* [Task statement] Lines before the one containing "kingdom: Animalia" in the records below are to be left out; that line and all after it, through the end, are to be retyped exactly.

Record excerpts START

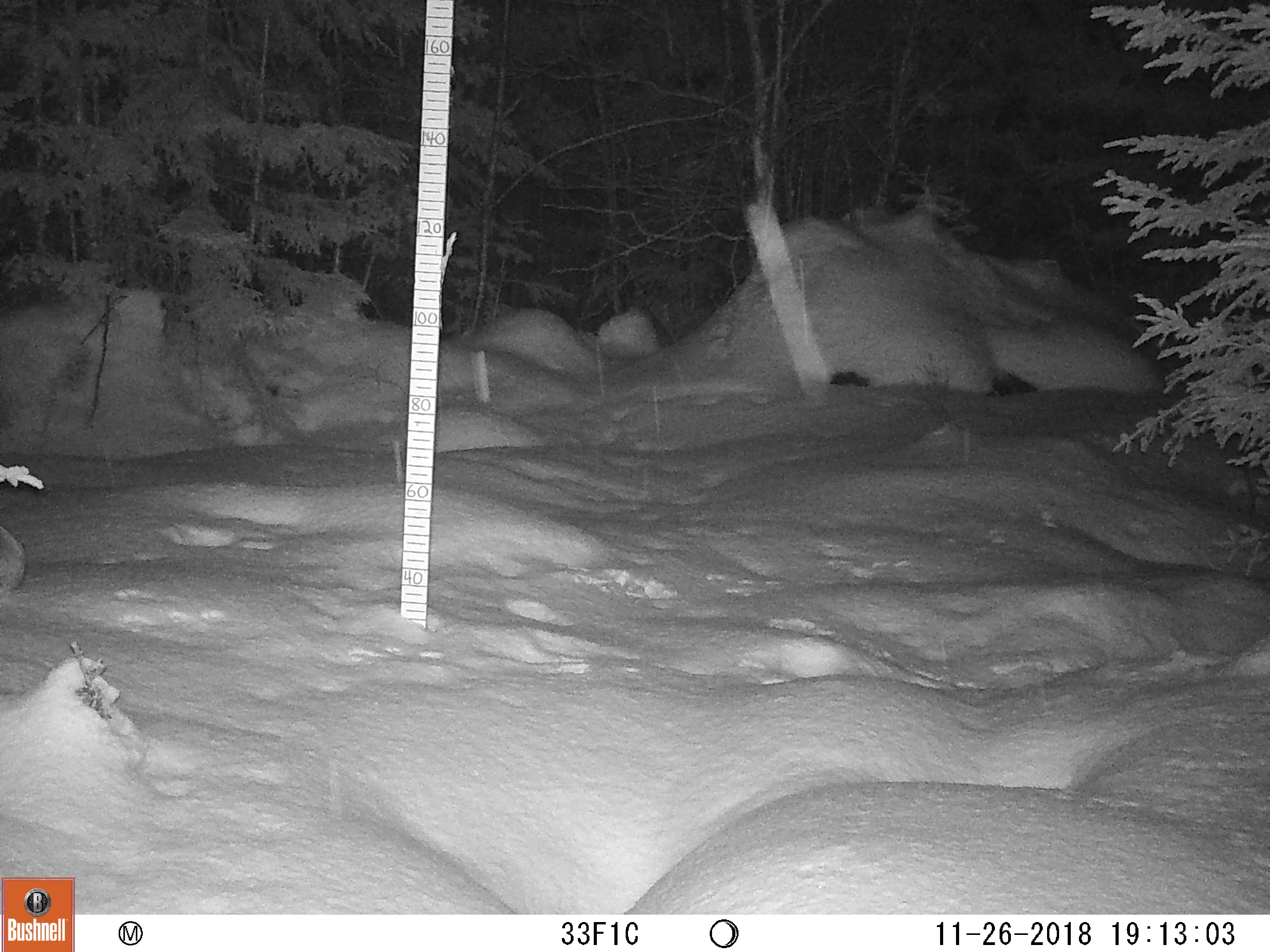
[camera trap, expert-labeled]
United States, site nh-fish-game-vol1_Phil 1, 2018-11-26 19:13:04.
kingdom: Animalia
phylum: Chordata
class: Mammalia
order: Lagomorpha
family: Leporidae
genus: Lepus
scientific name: Lepus americanus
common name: snowshoe hare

Record excerpts END

* [Written response]
kingdom: Animalia
phylum: Chordata
class: Mammalia
order: Lagomorpha
family: Leporidae
genus: Lepus
scientific name: Lepus americanus
common name: snowshoe hare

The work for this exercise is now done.